Assim, se é alegado que TUPs têm vantagens comparativas (p.ex.: não-obrigação de requisição de avulsos nos OGMOs, contratos praticamente por tempo ilimitado, não obrigação de pagamento de outorga ou de remuneração de arrendamento – ou pelo uso da área, possibilidade de proporcionalidade tarifária, etc, etc) em relação aos terminais arrendados em Portos Organizados (ainda que compartilhando infraestrutura de acesso e outras infraestruturas), este caso poderia representar, ao contrário, desvantagens comparativas.
Qual a resultante líquida? Difícil dizer-se! E, principalmente, difícil generalizar-se para todas as situações, Brasil afora; pois os impactos tendem a ser heterogêneos – tema que mereceria ser estudado com mais profundidade: Fica a dica para mestrandos, doutorandos, ou tema para institutos de pesquisa!
E, lógico; o mais provável é que o desiderato do “ambiente concorrencial em bases isonômicas”; que seria bom que fosse a bandeira maior do nosso modelo portuário, tenderia a ficar ainda mais distante.
Há alternativa?
A forma de se enfrentar tais riscos é separar-se os orçamentos, as contas e os balanços das administrações portuárias em, pelo menos, 2:
i) Uma envolvendo “Receitas Tarifárias” e “Despesas de Custeio”: Tais valores deveriam ser equilibrados no médio longo/prazo (admitidos, apenas, eventuais desequilíbrios transitórios); e
ii) Uma outra, que geriria as “Receitas Patrimoniais”, particularmente as “Remunerações de Arrendamentos” (como os R$ 1,03 bilhão da CODESP, com os 3 leilões): O valor líquido dessa conta (descontadas “despesas administrativas” para gestão dos contratos e dos “ativos”) seria destinada a um tipo de “fundo”, que se encarregaria dos “investimentos” na infraestrutura básica. Tal fundo poderia receber aportes de outras fontes; inclusive do próprio OGU, de orçamentos estaduais e municipais.
Fundamento? Claro que há (01; 02; 03; 04; 05):
REMUNERAÇÕES (de arrendamentos) são: i) Específicas e particulares para cada ativo; ii) Advindas de propostas (vencedoras) em processos licitatórios (concorrência ou leilão), a partir de valores mínimos; iii) Fixadas para o longo prazo, inclusive com seus critérios de reajustes; iv) Consagradas em contratos.
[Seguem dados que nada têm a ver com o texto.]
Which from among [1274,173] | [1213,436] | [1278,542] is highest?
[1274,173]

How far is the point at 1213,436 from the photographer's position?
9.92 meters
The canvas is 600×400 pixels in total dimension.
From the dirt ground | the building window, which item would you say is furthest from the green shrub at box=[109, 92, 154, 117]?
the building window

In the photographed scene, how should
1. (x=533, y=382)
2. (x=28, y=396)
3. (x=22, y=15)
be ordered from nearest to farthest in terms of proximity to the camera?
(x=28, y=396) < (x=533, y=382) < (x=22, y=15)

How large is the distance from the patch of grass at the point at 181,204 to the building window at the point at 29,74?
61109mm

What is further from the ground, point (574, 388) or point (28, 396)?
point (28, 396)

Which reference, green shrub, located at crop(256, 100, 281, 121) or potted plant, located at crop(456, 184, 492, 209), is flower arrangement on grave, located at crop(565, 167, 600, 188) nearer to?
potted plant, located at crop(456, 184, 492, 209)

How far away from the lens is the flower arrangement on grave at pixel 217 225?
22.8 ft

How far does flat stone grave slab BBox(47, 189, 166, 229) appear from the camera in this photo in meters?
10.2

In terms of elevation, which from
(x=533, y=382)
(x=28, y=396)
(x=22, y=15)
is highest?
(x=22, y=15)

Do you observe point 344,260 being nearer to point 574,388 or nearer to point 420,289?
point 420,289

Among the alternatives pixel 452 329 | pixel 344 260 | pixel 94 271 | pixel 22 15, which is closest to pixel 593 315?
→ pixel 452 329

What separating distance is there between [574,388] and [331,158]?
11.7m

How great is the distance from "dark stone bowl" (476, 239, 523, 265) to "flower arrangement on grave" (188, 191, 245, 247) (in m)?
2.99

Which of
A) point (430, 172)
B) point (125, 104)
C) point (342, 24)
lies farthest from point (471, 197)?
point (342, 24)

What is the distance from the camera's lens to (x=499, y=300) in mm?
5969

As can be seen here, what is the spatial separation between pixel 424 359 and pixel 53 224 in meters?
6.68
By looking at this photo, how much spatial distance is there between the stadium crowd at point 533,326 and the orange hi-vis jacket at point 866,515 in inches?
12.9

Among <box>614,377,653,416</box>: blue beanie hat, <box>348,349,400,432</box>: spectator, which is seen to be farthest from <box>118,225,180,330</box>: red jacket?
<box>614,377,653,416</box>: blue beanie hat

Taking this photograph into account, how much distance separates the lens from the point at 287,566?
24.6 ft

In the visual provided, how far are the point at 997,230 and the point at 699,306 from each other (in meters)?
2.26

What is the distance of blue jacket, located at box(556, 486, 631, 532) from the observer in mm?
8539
TARIFAS (pagas às Administrações Portuárias pelo provimento de “infraestrutura básica” e “serviços condominiais”), por sua vez, são: i) Universais, para todos os usuários/clientes (operadores, arrendatários, armadores, etc.); ii) Estabelecidas com um duplo olhar: custos próprios e valores congêneres praticados pelos portos concorrentes, especialmente os do denominado “mercado relevante”; iii) Possíveis de serem revistas periodicamente.
Pedindo licença àquela famosa marca esportiva por parodiá-la; “Just-do-it”!